**BRIEF**.
Give every line of the data again, unchanged, but with no pictures.

===== DATA TO USE

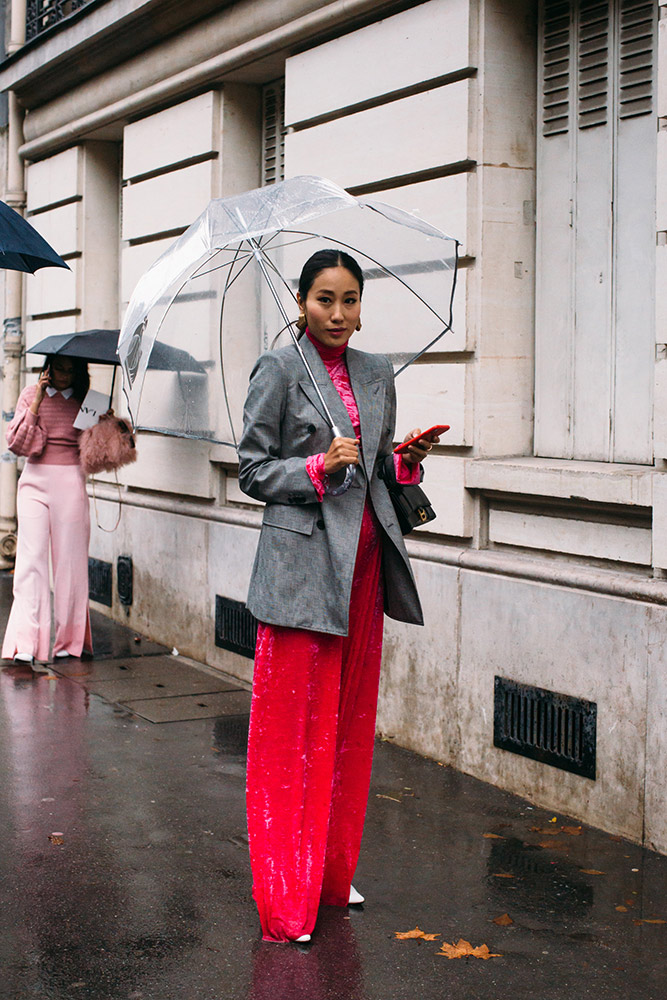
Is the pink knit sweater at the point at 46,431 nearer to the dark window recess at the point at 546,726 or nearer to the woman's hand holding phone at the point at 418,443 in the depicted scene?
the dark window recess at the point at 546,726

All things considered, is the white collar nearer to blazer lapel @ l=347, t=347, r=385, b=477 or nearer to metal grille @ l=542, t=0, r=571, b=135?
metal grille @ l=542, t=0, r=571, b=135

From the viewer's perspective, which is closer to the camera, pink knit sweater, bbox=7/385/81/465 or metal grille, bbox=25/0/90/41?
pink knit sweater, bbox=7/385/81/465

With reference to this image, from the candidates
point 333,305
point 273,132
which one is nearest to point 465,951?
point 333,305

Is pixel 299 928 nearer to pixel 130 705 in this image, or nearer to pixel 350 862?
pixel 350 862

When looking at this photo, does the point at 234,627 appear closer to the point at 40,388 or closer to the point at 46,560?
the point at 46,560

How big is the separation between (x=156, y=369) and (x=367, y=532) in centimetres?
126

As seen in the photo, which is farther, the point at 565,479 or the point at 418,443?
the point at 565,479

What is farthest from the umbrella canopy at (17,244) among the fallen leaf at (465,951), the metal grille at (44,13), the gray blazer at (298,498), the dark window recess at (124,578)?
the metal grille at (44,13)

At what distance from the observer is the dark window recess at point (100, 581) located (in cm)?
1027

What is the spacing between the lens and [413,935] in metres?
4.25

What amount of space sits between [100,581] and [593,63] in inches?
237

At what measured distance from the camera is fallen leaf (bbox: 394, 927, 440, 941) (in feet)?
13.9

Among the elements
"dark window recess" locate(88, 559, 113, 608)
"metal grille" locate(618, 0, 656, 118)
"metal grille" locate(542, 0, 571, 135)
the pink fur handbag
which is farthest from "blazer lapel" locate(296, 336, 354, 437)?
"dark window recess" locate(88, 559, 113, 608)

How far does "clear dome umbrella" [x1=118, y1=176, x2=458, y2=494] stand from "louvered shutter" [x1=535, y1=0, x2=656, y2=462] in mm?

==========

**ANSWER**.
Is the pink knit sweater at the point at 46,431 nearer to the dark window recess at the point at 546,726 or nearer to the woman's hand holding phone at the point at 418,443 in the depicted scene?
the dark window recess at the point at 546,726

All things considered, is the white collar nearer to blazer lapel @ l=347, t=347, r=385, b=477 or nearer to metal grille @ l=542, t=0, r=571, b=135?
metal grille @ l=542, t=0, r=571, b=135

From the viewer's perspective, which is closer to the camera, pink knit sweater, bbox=7/385/81/465 or metal grille, bbox=25/0/90/41?
pink knit sweater, bbox=7/385/81/465

With reference to this image, from the candidates
point 333,305
point 273,132
which one is nearest to point 465,951?
point 333,305

Is pixel 299 928 nearer to pixel 130 705 in this image, or nearer to pixel 350 862?
pixel 350 862

When looking at this photo, does the point at 234,627 appear closer to the point at 40,388 or closer to the point at 46,560?
the point at 46,560

How big is the separation between (x=156, y=369) and (x=367, y=532) in centimetres?
126

As seen in the photo, which is farther, the point at 565,479 or the point at 418,443?
the point at 565,479

What is farthest from the umbrella canopy at (17,244) among the fallen leaf at (465,951), the metal grille at (44,13), the gray blazer at (298,498), the dark window recess at (124,578)?
the metal grille at (44,13)

At what distance from the observer is the dark window recess at point (100, 581) located (in cm)?
1027

What is the spacing between the lens and [413,935] in metres?
4.25

What amount of space sits between [100,581] and [593,63] in inches?
237

At what measured distance from the camera is fallen leaf (bbox: 394, 927, 440, 941) (in feet)?
13.9

Among the elements
"dark window recess" locate(88, 559, 113, 608)
"metal grille" locate(618, 0, 656, 118)
"metal grille" locate(542, 0, 571, 135)
the pink fur handbag
which is farthest from "blazer lapel" locate(296, 336, 354, 437)?
"dark window recess" locate(88, 559, 113, 608)

How far does "clear dome umbrella" [x1=118, y1=176, x2=458, y2=494] stand from "louvered shutter" [x1=535, y1=0, x2=656, y2=462] in mm?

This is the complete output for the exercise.